Statistics
Facts are stubborn things, but statistics are more pliable. – Mark Twain
Never attribute to malice that which is adequately explained by stupidity. Numbers don’t lie. And often perception is not reality. Case in point, people are always concerned, worried even, about the increasingly violent society in which they live. Statements like “what is this world coming to,” are commonplace. People may tend to feel increasingly unsafe many may become more and more reluctant to go out at night. Some been known to hide behind their TV or computer, instead of venturing out. There are many who feel that when they were young, crime was not as bad as it is now. People attribute arbitrary reasons for this new wave of perceived violence. “Exhaustive music videos glorify violence, causing a violent cycle to never end...” “No wonder there is so much crime these days, look at all the violence on TV and in the movies…” “Kids have no respect for their parents, teachers or elders these days, this contributes to more violence…” Or “the remote control teaches us to become impatient, and we are more likely to quickly pull the trigger…” Images from the OJ murders, Columbine shootings or 9/11 tend to fill our televisions, replaying the same isolated scenes over and over again. People are shot every night on reruns of Law and Order. So, it’s natural for people to criticize the amount of violence in our society, but rarely do these same people utter any voice toward thinking their utterances through to its logical conclusion. Instead, many appear to become angry about the rise of violent crime in this country and tend to make matters worse by linking this acquired malice to other elements in society (music videos, teenagers, TV, OJ), fostering a wider net of hate. More importantly, they never once pause to check out the numbers. And in a matter of moments, anyone can do just that, check out the numbers. Any of us can access on the WWW the FBI’s Index of Crime Statistics. So, we did.
Below are the nation wide statistics from 1982 to 2001, showing, by year, the number of violent crimes nationwide. During this twenty year span, while the nation’s population grew more than 20 % from 231,664,458 in 1982 to 284,796,887 in 2001, the number of violent crimes as defined by murder, rape, robbery and assault did not steadily increase, as expected. In fact, there was a stunning decline in violent crimes over the last decade. Violent crime reached it’s peaked 1992, with 1,932,274 reported instances and since then, violent crime has dropped over 25 percent. (The homicides on September 11, 2001 were not included.)
But, look at the age we live in. We have all seen the headlines:
· Arizona Kids Are Home Alone, A new survey says 30 percent in kindergarten through 12th grade take care of themselves”

BRIEF:
In the statistics article, which source do the writers consult for crime figures?

PROVIDED DATA:
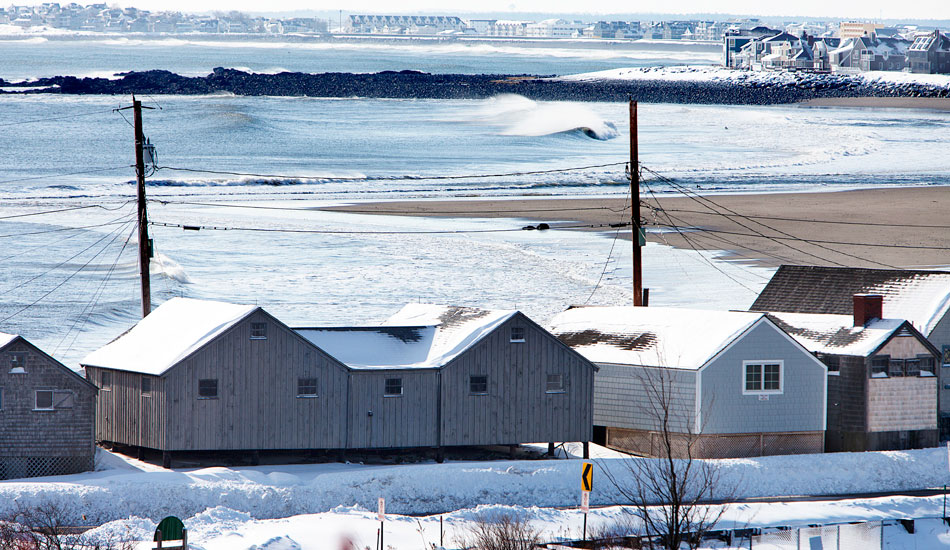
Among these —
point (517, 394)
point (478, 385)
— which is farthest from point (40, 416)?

OUTPUT OF THE EXERCISE:
The FBI's Index of Crime Statistics.